Judge Vaughn Walker’s decision yesterday overruling Proposition 8 on due process and equal protection grounds was everything that marriage equality supporters could have hoped for. But despite all the exuberance, everyone knew that appealing the case was only a matter of time – and the U.S. Supreme Court would have final say. Walker’s legal analysis argued that “strict scrutiny” was the standard for laws that discriminate against gays and lesbians, but said that Prop 8 even failed the more lenient “rational basis” test. All along, however, we knew that Walker’s opinion wouldn’t matter – higher courts can always disagree, and the opposition had long counted on losing at the trial level. But the 138-page ruling matters a great deal now because of its first 109 pages – “findings of fact” that cannot be reversed on appeal. Appellate courts can override what a trial judge says on matters of law, but on questions of fact he or she is the arbiter. This was the first gay marriage case to have a full-blown trial, allowing the court to rule on 80 questions of fact that can go a long way to protect equality as the case gets appealed.

Judge Walker’s arguments on why Prop 8 violates due process were particularly helpful, because he couched it within the context that gay couples just want to join the institution of marriage – which courts have repeatedly said is a fundamental right. “Plaintiffs do not seek recognition of a new right,” he wrote on page 114. “To characterize [the] objection as ‘the right to same-sex marriage’ would suggest that plaintiffs seek something different from what opposite-sex couples across the state enjoy – namely, marriage. Rather, plaintiffs ask California to recognize their relationships for what they are: marriages.”

On the equal protection grounds, Walker effectively argued that trial testimony proved that same-sex couples are a suspect class – which puts laws like Prop 8 that discriminate against them to a higher “strict scrutiny” standard. But knowing that a higher court may not agree, he concludes that Prop 8 fails even the “rational basis” test – and adequately debunked all possible rationales. “Many of the purported interests identified by proponents,” he wrote on page 132, “are nothing more than a fear or unarticulated dislike of same-sex couples. Those interests that are legitimate are unrelated to the classification drawn by Prop 8.”

All of which are sound legal conclusions – but irrelevant if a higher court can reverse them. What the Ninth Circuit and the U.S. Supreme Court cannot do is overrule findings of fact and credibility judgments that Walker made in the first part of his ruling. And it’s those eighty facts – “stubborn things,” as Ronald Reagan called them – that cannot go away. Even if higher court judges have different opinions, the factual findings are there.

Past gay marriage trial decisions were made on summary judgment – where the parties did not contest questions of fact, and judges were asked to simply rule as a matter of law. Here, the Prop 8 litigants had a full-blown trial for two weeks – where our side produced a stellar line-up of expert witnesses who convincingly made the case that Prop 8 violated the 14th Amendment. Homophobia was on trial, and when faced with the facts the opposition had nothing to say. All but two of their expert witnesses withdrew.

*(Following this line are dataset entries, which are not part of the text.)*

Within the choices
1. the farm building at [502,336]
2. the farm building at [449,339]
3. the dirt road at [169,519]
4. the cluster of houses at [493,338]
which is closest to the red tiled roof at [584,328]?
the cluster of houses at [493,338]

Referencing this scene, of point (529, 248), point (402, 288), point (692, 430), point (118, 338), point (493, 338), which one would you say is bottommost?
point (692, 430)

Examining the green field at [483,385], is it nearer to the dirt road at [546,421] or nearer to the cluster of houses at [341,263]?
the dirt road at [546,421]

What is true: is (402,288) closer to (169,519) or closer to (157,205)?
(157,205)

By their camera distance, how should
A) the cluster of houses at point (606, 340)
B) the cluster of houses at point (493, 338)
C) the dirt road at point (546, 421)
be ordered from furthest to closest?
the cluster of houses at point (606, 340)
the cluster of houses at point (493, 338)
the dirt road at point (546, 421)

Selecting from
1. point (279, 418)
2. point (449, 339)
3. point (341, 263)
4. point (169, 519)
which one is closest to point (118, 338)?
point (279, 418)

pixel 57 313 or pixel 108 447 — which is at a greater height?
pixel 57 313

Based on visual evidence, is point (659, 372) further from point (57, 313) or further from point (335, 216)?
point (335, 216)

What factual findings did Judge Walker make, after weighing the evidence heard at trial?

Fact #44: Sexual orientation is fundamental to a person’s identity and is a distinguishing characteristic that defines gays and lesbians as a discrete group. For years, the debate as to whether gays and lesbians are a “suspect class” that entitles them to a strict scrutiny analysis hinges on whether we believe a person’s sexual orientation is immutable. By listening to both sides argue that question, Walker has made a finding of fact that it is indeed something we cannot change. I’d love to see Scalia challenge that.

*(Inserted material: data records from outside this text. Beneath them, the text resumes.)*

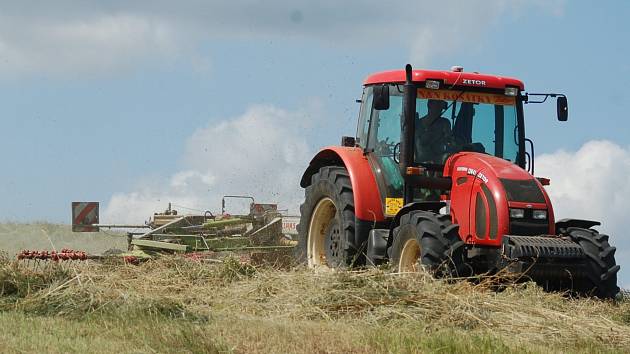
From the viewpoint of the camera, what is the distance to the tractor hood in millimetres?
10242

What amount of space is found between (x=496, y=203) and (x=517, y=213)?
0.80ft

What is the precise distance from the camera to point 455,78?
1174 cm

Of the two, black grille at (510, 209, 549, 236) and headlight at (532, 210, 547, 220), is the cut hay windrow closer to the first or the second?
black grille at (510, 209, 549, 236)

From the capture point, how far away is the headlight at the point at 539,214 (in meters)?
10.4

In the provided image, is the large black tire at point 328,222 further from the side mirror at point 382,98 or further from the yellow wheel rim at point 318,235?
the side mirror at point 382,98

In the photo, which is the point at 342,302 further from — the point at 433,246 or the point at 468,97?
the point at 468,97

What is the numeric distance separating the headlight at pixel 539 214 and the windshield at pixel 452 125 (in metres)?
1.41

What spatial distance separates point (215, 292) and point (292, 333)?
126 inches

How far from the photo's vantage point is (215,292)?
1064cm

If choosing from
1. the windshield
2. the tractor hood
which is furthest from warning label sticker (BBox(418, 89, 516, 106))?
the tractor hood

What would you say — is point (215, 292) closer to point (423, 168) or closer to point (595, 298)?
point (423, 168)

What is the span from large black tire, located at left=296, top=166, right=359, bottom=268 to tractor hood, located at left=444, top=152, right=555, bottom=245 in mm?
1471

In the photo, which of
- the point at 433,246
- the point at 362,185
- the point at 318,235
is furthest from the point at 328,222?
the point at 433,246

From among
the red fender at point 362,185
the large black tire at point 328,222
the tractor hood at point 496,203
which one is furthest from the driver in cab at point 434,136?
the large black tire at point 328,222
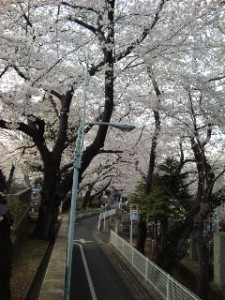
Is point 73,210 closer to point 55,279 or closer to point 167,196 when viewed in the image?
point 55,279

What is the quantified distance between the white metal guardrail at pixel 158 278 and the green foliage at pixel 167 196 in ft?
7.62

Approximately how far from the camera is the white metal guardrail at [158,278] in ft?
36.4

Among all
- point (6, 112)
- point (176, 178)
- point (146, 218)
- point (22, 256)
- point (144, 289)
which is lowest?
point (144, 289)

Fact #58: Prop 8 places the force of law behind stigmas against gays and lesbians, including: gays and lesbians do not have intimate relationships similar to heterosexual couples; gays and lesbians are not as good as heterosexuals; and gay and lesbian relationships do not deserve the full recognition of society. In Romer v. Evans (1996), the U.S. Supreme Court overruled an anti-gay initiative in Colorado because sheer animus is not a rational basis for discriminating against a group of people. Again, a higher court can disagree with Walker’s legal conclusions – but not his facts.

Fact #79: The Prop 8 campaign relied on fears that children exposed to the concept of same-sex marriage may become gay or lesbian. The reason children need to be protected from same-sex marriage was never articulated in official campaign advertisements. Even if a higher court disagrees with Walker that discrimination against gays must pass strict scrutiny, Prop 8 must still be based on articulable reasons that are rationally related to a legitimate state purpose. The Prop 8 campaign ran fear-mongering ads that relied on deep prejudices – appealing to the voters’ worst instincts.

You can read all 80 findings of facts – from pages 54 to 109 – in Judge Walker’s ruling here.

Many gay advocates – myself included – were deeply skeptical of pursuing this case in the federal courts, knowing full well that a conservative U.S. Supreme Court could set back marriage equality for decades. But what taking this case to trial – rather than expedited summary judgment hearings – allowed us to do was to set up a factual framework, which cannot be reversed on appeal. And for that reason, I am more optimistic now that I was six months ago that justice will prevail.